Data items:
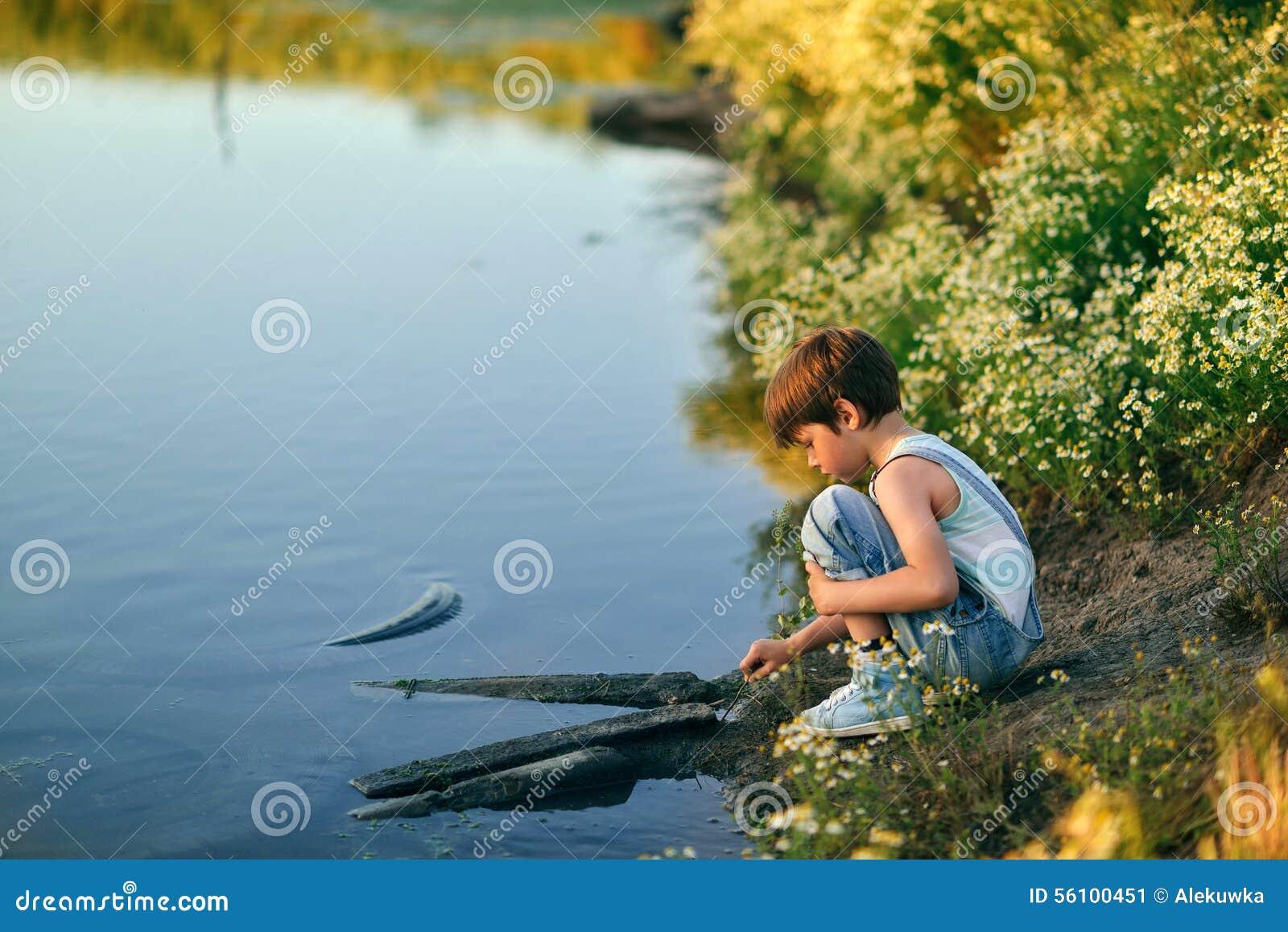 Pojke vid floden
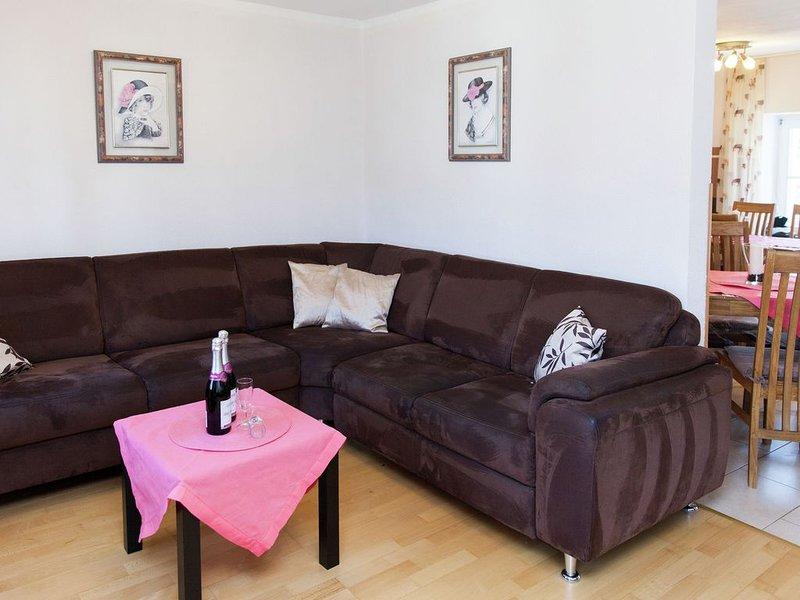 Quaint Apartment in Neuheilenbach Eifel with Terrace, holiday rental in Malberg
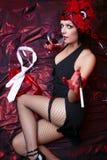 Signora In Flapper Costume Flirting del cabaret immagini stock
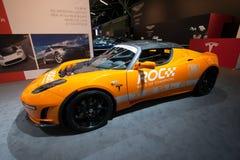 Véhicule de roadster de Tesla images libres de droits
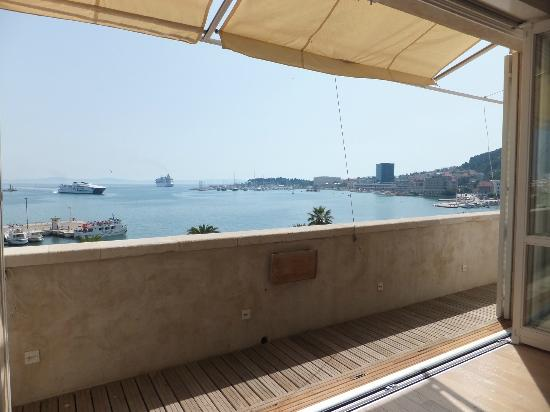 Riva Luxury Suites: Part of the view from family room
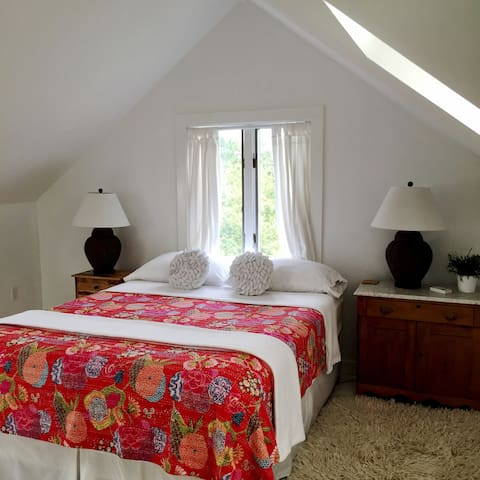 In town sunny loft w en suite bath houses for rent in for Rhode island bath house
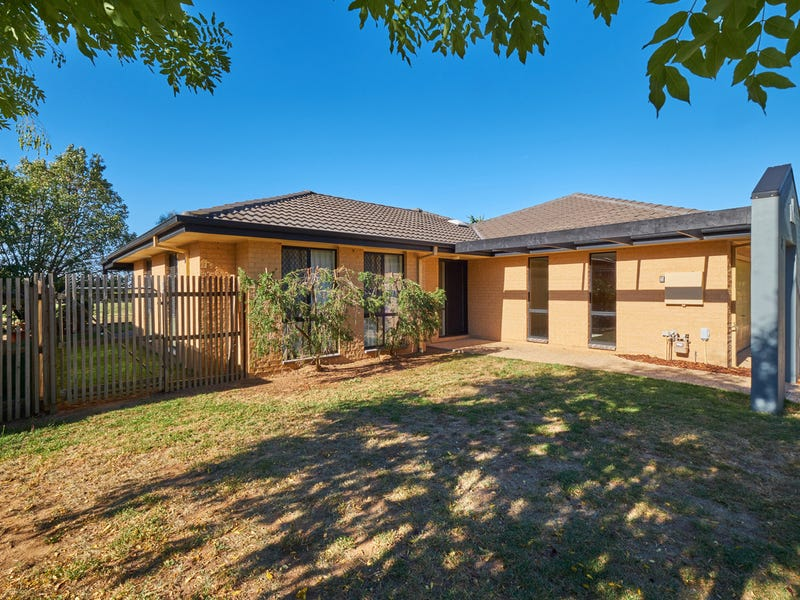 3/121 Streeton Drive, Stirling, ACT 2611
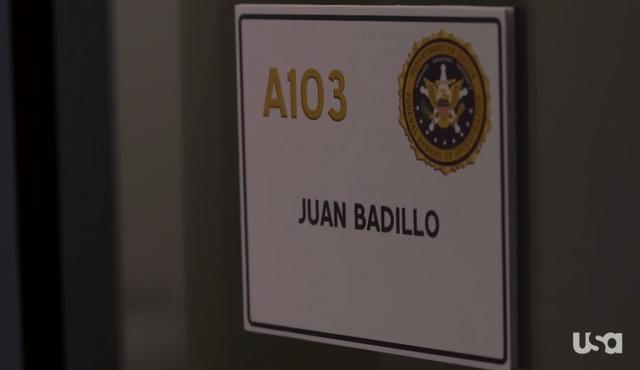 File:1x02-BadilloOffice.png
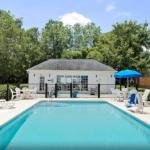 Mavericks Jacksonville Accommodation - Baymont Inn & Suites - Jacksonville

---

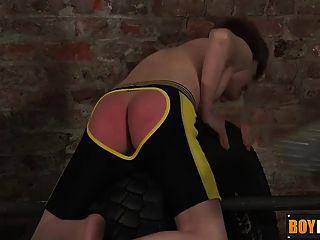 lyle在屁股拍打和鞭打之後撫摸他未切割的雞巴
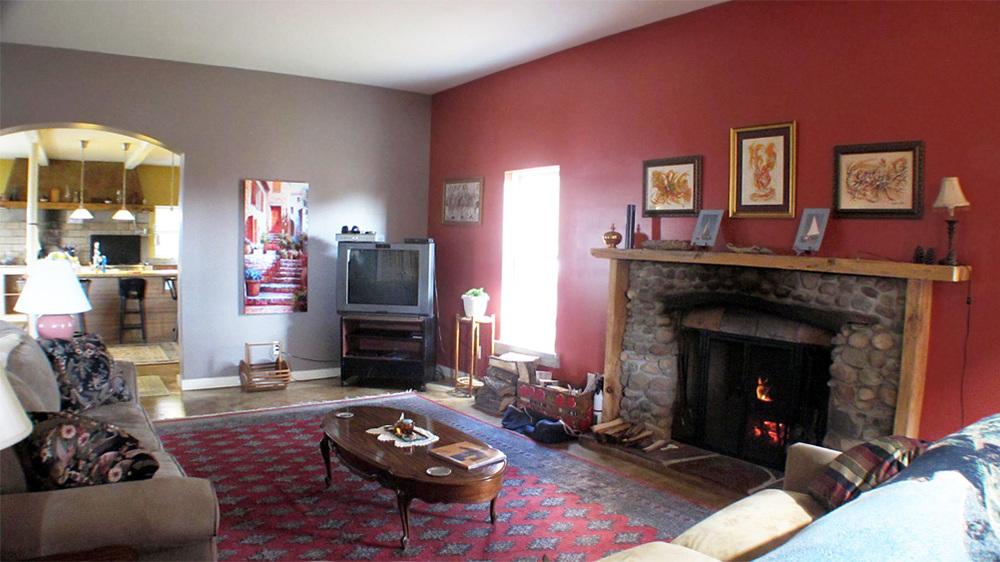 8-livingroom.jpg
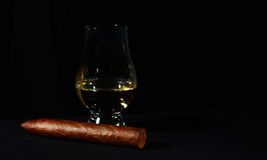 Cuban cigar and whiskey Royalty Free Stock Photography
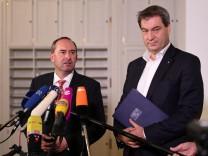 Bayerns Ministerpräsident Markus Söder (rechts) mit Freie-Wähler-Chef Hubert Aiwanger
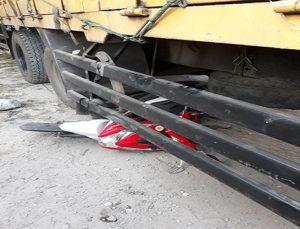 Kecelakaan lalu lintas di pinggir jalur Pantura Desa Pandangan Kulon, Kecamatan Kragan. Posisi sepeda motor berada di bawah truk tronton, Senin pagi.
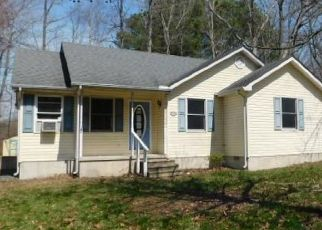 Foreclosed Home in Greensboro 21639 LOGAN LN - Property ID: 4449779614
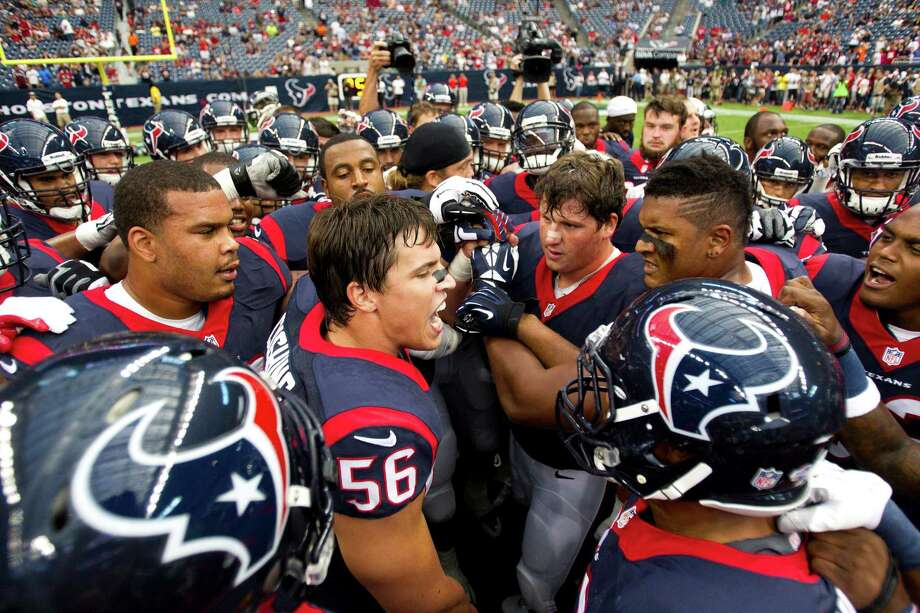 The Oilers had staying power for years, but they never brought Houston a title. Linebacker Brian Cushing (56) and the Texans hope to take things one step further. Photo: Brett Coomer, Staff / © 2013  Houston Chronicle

WHAT IS REQUIRED:
I would like the exact lines from the data above, starting with the one that holds "Pojke vid floden" and going on through the one that holds "Mavericks Jacksonville Accommodation", without the pictures.

YOUR RESPONSE:
 Pojke vid floden
 Quaint Apartment in Neuheilenbach Eifel with Terrace, holiday rental in Malberg
 Signora In Flapper Costume Flirting del cabaret immagini stock
 Véhicule de roadster de Tesla images libres de droits
 Riva Luxury Suites: Part of the view from family room
 In town sunny loft w en suite bath houses for rent in for Rhode island bath house
 3/121 Streeton Drive, Stirling, ACT 2611
 File:1x02-BadilloOffice.png
 Mavericks Jacksonville Accommodation - Baymont Inn & Suites - Jacksonville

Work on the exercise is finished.